Пример платы, на которую можно ставить проц среднего уровня или офисный, но топовый — не стоит. Система VRM может и вытянет, но все равно — не стоит, нет радиаторов, вообще компонентов мало, плата вряд ли рассчитана на топовые процы и уж тем более на разгон.

Вот пример, когда элементы VRM имеют качественное охлаждение + радиатор есть на чипсете:

Разумеется такие платы стоят дороже, но если вы собираетесь разгонять процессор — то не стоит жалеть денег на плату. Даже если вы будете ставить топовый многоядерный проц, то ставить его на дешевую плату, которая даже в характеристиках поддерживает модель проца — поверьте, не стоит.
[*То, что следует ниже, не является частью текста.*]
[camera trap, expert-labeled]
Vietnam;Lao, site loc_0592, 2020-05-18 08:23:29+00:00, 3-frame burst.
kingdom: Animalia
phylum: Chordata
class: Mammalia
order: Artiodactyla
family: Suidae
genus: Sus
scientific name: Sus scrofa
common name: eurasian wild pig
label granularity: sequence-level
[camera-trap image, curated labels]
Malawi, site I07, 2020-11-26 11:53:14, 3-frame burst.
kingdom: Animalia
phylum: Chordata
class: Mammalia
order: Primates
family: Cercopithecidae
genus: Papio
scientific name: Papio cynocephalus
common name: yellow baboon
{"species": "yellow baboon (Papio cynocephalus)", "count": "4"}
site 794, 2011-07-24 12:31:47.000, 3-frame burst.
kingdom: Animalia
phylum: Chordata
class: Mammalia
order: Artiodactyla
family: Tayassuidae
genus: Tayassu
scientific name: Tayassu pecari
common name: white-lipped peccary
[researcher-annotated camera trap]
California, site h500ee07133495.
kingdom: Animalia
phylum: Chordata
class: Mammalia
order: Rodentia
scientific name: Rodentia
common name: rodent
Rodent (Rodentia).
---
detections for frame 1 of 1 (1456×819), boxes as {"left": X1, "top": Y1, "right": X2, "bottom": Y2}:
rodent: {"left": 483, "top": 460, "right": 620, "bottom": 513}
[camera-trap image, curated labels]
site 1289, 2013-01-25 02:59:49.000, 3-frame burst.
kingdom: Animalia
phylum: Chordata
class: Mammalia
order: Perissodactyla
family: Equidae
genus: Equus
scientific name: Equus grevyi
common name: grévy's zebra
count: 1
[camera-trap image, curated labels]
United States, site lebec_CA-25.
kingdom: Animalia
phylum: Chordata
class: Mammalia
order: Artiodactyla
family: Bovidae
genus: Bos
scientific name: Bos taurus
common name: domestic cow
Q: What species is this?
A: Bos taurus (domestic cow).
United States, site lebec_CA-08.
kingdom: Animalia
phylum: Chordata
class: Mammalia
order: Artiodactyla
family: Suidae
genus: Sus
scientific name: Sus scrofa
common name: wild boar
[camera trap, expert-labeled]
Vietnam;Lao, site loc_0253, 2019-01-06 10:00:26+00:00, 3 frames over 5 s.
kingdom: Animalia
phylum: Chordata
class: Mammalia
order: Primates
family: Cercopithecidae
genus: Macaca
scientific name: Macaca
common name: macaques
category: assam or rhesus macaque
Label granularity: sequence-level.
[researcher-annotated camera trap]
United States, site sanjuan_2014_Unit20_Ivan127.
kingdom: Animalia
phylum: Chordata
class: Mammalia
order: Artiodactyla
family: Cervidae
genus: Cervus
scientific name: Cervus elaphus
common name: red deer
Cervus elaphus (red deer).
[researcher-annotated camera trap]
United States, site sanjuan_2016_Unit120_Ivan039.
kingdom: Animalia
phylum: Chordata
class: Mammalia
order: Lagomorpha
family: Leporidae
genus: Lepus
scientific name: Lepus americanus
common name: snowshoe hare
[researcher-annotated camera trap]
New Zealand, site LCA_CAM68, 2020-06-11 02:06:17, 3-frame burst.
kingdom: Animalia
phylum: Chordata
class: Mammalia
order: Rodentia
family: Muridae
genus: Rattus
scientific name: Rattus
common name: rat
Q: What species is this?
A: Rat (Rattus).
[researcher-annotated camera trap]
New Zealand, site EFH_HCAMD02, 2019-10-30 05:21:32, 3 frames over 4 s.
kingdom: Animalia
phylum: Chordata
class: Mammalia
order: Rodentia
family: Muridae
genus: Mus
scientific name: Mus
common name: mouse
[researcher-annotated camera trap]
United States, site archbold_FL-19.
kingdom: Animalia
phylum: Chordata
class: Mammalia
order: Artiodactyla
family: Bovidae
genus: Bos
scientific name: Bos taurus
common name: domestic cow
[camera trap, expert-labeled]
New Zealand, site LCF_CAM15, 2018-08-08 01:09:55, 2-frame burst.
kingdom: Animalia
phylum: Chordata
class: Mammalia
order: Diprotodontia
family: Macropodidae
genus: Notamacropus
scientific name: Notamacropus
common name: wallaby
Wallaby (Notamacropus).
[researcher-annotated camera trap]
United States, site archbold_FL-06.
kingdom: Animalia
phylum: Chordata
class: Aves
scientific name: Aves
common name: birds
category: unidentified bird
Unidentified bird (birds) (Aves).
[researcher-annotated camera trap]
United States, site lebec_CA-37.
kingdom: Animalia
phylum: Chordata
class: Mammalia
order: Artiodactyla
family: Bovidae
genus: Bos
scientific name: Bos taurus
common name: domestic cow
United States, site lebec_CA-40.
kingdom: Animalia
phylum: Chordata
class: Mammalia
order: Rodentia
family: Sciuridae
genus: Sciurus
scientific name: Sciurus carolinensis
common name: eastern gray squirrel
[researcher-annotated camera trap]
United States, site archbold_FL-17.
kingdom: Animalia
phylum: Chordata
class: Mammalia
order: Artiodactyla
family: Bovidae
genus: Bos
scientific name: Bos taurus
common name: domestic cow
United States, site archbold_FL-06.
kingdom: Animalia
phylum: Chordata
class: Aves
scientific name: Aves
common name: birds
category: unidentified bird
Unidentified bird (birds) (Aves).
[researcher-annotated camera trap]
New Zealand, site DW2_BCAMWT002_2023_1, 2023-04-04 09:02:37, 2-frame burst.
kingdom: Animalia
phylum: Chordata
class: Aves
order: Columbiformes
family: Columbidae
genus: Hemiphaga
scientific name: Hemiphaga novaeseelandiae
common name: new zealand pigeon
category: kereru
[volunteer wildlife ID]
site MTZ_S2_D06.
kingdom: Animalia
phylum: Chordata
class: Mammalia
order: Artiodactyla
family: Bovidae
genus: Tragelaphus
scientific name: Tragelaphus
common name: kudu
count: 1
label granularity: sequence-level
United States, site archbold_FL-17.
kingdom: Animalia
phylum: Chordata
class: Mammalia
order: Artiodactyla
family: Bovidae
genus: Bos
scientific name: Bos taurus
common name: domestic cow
Работа ПК при высокой температуре

  1. ПК может работать, но сколько — неизвестно. Это пожалуй единственная причина, по которой стоит добиваться снижения температуры.
  2. Материнская плата, процессор, сокет, чипы на плате — все это проходит проверку при высоких температурах. Но это не значит что они смогут работать постоянно так.
  3. Материнка может иметь радиатор над мосфетами, над чипсетом. Под радиатором не сразу устройство, а сперва идет термоинтерфейс, как и под крышкой процессора. Термоинтерфейс — это или специальная прокладка или специальная паста, которая проводит тепло. При постоянной высокой температура свойства термоинтерфейса ухудшаются и температура еще больше увеличивается, что только усугубляет ситуацию.
  4. Например раньше на материнских платах были не твердотельные конденсаторы, а электролитические. И они были в том числе возле процессора. Часто они вздувались от постоянной высокой температуры и выходили из строя, так как теряли свои свойства (емкость кажется). Но что самое интересное — они могли даже взрываться. А если бы их постоянно обдувал специальный вентилятор — то все было бы нормально. PS: хотя электролитические конденсаторы потом можно было заменить в мастерской.
  5. При постоянной высокой температуре может деградировать чип, то есть именно деградировать, когда его уже потом не спасти.

Заключение

В основном конечно главное мы выяснили:

  1. Максимальная температура VRM — 100 градусов.
  2. Максимально допустимая для работы — 70-80, но желательно непродолжительно.
  3. Идеальная температура — не выше 50.

Вообще, если вам ваш ПК дорог, то стоит вручную установить обдув VRM (между гнездом процессора и портами платы). На самом деле это не сложно, а снизить температуру и увеличить срок службы материнки — вполне возможно.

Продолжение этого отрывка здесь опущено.